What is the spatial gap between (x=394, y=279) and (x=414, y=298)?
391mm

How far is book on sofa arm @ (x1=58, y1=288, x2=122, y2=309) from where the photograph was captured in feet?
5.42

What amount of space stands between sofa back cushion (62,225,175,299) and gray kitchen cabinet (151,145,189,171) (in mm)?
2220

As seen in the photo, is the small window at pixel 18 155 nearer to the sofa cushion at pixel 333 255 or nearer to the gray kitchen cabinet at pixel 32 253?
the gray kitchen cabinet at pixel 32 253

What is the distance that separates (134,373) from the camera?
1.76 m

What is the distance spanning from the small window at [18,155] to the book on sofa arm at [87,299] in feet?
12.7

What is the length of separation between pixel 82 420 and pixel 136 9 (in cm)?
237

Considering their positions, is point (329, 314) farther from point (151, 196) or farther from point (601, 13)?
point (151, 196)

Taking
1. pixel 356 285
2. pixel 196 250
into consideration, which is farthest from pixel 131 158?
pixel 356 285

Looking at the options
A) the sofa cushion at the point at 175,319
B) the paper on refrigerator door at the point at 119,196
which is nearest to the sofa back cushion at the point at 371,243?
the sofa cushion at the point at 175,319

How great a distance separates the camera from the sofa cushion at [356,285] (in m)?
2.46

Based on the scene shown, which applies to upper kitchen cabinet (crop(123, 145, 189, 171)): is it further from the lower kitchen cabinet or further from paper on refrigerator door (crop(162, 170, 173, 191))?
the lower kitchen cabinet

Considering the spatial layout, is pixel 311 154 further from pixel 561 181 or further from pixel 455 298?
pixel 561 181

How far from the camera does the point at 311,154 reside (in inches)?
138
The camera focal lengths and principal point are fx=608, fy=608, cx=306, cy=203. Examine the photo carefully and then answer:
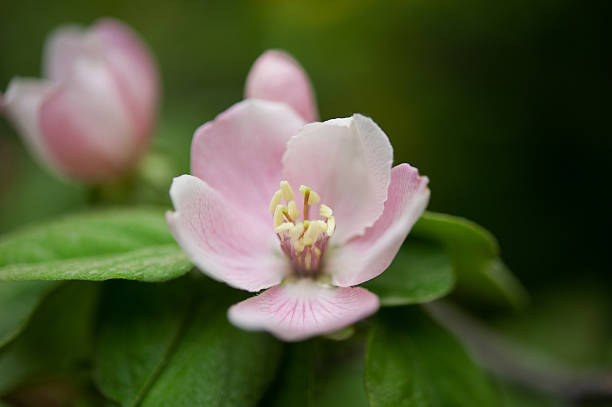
■ ■ ■
■ TASK DIRECTIONS
Rewrite all of the records above with every occurrence of "small window" changed to "narrow window", keeping everything else the same. Leave the pictures out of your answer.

■ CORRECT RESPONSE
What is the spatial gap between (x=394, y=279) and (x=414, y=298)?
391mm

How far is book on sofa arm @ (x1=58, y1=288, x2=122, y2=309) from where the photograph was captured in feet?
5.42

What amount of space stands between sofa back cushion (62,225,175,299) and gray kitchen cabinet (151,145,189,171) (in mm)?
2220

As seen in the photo, is the narrow window at pixel 18 155 nearer to the sofa cushion at pixel 333 255 or nearer to the gray kitchen cabinet at pixel 32 253?
the gray kitchen cabinet at pixel 32 253

What is the distance that separates (134,373) from the camera?
1.76 m

What is the distance spanning from the narrow window at [18,155] to the book on sofa arm at [87,299] in feet?
12.7

What is the length of separation between pixel 82 420 and pixel 136 9 (in cm)?
237

Considering their positions, is point (329, 314) farther from point (151, 196) or farther from point (601, 13)?
point (151, 196)

Taking
1. pixel 356 285
2. pixel 196 250
into consideration, which is farthest from pixel 131 158?
pixel 356 285

Looking at the options
A) the sofa cushion at the point at 175,319
B) the paper on refrigerator door at the point at 119,196
which is nearest to the sofa back cushion at the point at 371,243?
the sofa cushion at the point at 175,319

How great a distance separates the camera from the sofa cushion at [356,285] (in m)?
2.46

Based on the scene shown, which applies to upper kitchen cabinet (crop(123, 145, 189, 171)): is it further from the lower kitchen cabinet or further from paper on refrigerator door (crop(162, 170, 173, 191))?
the lower kitchen cabinet

Considering the spatial layout, is pixel 311 154 further from pixel 561 181 or further from pixel 455 298?
pixel 561 181

How far from the camera does the point at 311,154 reside (in inches)?
138
The camera focal lengths and principal point are fx=608, fy=608, cx=306, cy=203. Examine the photo carefully and then answer:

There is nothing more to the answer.